2021年3月29日月曜日

(1)愛知県道路公社の道路コンセッション(2016年)

ここでは2016年に開始された、愛知の道路コンセッションの概要をとりまとめます。

国内の道路分野のコンセッション事例はこの1件のみです。この事業は、需要リスクがうまく緩和され、また民間企業の知見で需要創出が実施されており、成功事例とされています。

主な特徴は以下のとおりです。

(1)バンドリングによる案件形成(規模の経済)
(2)
民間の需要リスク緩和と利益の配分(公社、民間、利用者)
(3)民間の知見を利用した
関連業務改善


経緯

2012年~:事業の検討開始。
2015年:実施方針公表、マーケットサウンディング、募集要項公表
2016年:優先交渉権者の選定。5グループが1次審査を通過し、そのうち2グループが2次審査に応札。選定は200点中、技術点120点、価格点80点(運営権対価1,377億円、試算額の+13%)で評価され、前田建設グループが選定された。その後、30年の実施契約締結。
2017~19年収入増による恩恵を、民間・道路公社で配分(2017年民間+6%、公社+8%、2018年民間+6%、公社+5%)
2020年:コロナの影響で大幅な収入減。当初の想定収入額-6%を下回る分を道路公社が民間に補填。

(1)バンドリングによる案件形成(規模の経済)

図 愛知道路コンセッションの対象8ルート

この事業は、図の8ルート(合計72.5km)をまとめて契約されました。バンドリング(Bundling)と呼ばれる、PPP事業ではよくある方式で、複数の事業をまとめることで規模の経済による効率化を目指しています。水道事業でも、コンセッション導入と併せて広域化(規模の経済)が実施される傾向が強いです。

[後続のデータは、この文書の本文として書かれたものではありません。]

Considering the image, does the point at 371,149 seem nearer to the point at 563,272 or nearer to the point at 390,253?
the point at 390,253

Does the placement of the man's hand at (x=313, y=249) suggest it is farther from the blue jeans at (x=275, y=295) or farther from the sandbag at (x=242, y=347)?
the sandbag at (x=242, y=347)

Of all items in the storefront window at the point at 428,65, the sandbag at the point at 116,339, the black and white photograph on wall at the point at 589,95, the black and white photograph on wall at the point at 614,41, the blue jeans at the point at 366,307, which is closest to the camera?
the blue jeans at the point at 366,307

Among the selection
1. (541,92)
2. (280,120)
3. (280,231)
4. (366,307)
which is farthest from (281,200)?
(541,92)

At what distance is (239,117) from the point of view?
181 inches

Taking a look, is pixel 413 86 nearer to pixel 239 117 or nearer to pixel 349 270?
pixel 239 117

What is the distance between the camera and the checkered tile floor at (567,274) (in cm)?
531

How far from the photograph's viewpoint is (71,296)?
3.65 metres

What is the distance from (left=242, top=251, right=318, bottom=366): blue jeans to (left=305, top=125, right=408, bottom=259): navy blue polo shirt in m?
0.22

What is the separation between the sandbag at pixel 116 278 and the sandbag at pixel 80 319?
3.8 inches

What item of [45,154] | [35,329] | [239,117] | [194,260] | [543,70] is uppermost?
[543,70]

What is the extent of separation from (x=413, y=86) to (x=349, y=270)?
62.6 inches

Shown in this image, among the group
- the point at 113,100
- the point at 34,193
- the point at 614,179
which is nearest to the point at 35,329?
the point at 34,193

応札の評価は、技術点(120点)と財務点(80点)が6:4となっており、事業改善と収益増の提案がバランスよく評価されている印象です。

(2)民間の需要リスク緩和と利益の配分(公社、民間、利用者)

道路のPPP事業では、需要リスクが最も収益性に影響を与えます。本事業では毎年の予測収入額の+ー6%分は民間がリスクを負い、+6%以上は公社へ収益分配、-6%以下は公社から収入が補填される方式でした。業務開始後、民間企業の努力(イベント実施、パーキングエリア改善等)により、需要が上回り、民間・公社で利益が配分されました。一方、2020年からはコロナ禍により需要が減り、公社から収入補填されるとの情報がありました。

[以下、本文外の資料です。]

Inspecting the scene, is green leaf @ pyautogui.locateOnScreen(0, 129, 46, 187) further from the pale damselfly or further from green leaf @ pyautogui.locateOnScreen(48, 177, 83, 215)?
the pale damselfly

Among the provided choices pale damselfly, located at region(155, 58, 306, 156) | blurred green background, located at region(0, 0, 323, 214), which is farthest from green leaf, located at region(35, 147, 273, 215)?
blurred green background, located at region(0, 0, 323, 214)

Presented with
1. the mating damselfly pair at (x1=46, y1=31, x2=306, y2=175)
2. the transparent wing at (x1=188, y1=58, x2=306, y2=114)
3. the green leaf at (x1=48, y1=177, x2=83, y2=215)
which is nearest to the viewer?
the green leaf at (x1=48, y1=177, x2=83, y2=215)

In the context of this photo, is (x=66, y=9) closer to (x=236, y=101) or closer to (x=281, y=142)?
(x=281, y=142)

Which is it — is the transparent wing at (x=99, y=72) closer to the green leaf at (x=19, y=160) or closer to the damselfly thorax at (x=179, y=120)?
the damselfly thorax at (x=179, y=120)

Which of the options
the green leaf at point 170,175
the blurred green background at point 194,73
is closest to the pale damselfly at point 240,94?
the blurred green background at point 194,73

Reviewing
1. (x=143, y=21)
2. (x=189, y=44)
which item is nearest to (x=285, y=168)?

この経緯を見ると、民間はリスク緩和により安定した運営を行うことができました。また、事業効率化・サービス改善の恩恵を公社、民間、利用者がバランスよく享受できており、適切な設定だったと思います。水道事業でも、事業効率化の恩恵を、公社(経費削減)、民間(利益獲得)、住民(水道料金低減)がバランスよく享受するスキーム設定が必須です。

(3)民間の知見を利用した関連業務改善

現地を見ていませんが、資料によると、民間企業(コンセッショネア)がサービスエリアのレストランやショップスペースの賃貸と維持管理を実施しています。更に、外資系ホテルやバイオガス事業の招致が計画されているとのことで、これらは民間の知見を活用した業務改善の試みとされています。水道事業では不随するビジネスが限られており、業務改善の効果も限定的です。